Not from Apple, Nike, Coke, or any of the other well-known corporate branding maestros,

but from a restaurant that is unknown to many.

(But certainly not for long).

The restaurant is called Barton G, and while it has just opened in Los Angeles, it is already doing a roaring trade in Miami.

Now the food tastes great at Barton G, but the truth is that there are hundreds of restaurants with yummy food.

No, what separates Barton G from every other restaurant in the entire world, is the spectacular (bordering on outrageous) presentation of the dishes.

Imagine being served a steak with a 4 foot high fork stuck through it. Or tuna with a giant samurai sword on the plate.

Imagine a dessert that features a huge mechanical chicken that’s seemingly just laid enormous chocolate eggs.
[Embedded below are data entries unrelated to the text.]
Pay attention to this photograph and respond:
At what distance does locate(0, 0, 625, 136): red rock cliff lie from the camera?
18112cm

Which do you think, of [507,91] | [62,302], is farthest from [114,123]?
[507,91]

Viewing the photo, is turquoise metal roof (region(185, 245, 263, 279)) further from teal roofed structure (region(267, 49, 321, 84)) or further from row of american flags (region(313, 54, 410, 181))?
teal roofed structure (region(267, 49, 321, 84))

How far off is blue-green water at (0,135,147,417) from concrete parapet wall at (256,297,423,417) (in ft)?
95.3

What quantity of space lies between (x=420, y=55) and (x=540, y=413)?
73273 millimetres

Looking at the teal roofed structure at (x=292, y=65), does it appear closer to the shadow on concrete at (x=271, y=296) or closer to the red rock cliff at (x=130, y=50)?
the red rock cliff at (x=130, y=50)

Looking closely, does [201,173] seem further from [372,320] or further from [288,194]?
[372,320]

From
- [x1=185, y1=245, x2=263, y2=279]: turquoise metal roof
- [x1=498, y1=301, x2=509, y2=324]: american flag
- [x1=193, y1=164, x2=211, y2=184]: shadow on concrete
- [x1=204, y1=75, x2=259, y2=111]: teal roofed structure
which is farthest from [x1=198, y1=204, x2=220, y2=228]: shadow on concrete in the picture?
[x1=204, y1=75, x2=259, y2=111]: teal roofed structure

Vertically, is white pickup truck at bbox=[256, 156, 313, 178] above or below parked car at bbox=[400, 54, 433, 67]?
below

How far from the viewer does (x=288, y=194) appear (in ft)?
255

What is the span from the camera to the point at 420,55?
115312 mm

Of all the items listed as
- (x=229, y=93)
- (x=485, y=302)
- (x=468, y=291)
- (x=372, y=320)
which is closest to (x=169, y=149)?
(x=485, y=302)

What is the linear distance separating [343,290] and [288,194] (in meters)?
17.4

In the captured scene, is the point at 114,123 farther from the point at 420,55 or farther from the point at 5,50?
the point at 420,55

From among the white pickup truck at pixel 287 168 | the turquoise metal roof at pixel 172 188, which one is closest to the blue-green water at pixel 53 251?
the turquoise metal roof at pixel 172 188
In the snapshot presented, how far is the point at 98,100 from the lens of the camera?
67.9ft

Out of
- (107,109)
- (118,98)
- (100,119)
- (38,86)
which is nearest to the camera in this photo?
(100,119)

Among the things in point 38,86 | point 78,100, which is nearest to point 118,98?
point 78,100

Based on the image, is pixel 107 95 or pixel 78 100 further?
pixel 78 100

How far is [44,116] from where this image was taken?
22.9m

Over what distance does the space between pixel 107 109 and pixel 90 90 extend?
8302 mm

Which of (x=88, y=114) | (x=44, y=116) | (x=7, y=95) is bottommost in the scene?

Or cakes served around the head of Marie Antoinette wearing a colossal wig of Fairy Floss.

Yes this is truly extreme cuisine – and the customers absolutely loved it. (Several times I actually heard other guests in the restaurant gasp when their meal came out).

So what has Barton G got to do with your business?

From a branding point of view, a lot.

1. Faced with competing in one of the toughest industries on the planet, the owners did not just try and produce a product that was just a little better than their competition. They sought to introduce a product totally unlike anything else available. (In your own industry, are you being too conservative with your product offering to get noticed?)

2.  They didn’t try to be all things to all people. They made a stand. They wanted a segment of society to adore them, knowing full well that many others would never want to visit such a wild restaurant. (Are you trying to please everyone, and in so doing making your brand bland?)

3. They created a product that has everyone talking. (In a viral media world, are you delivering a service that deserves to get word of mouth marketing?)

Barton G has done so well in their industry for the same reason that many companies do well in any industry.

They aim to delight, not just compete.

They redefine the category, not just improve upon it.

They show commercial bravery, rather than being too timid to stand out.

To look at Barton G’s as just a restaurant is to miss the point. It is an example of strategic branding par excellence.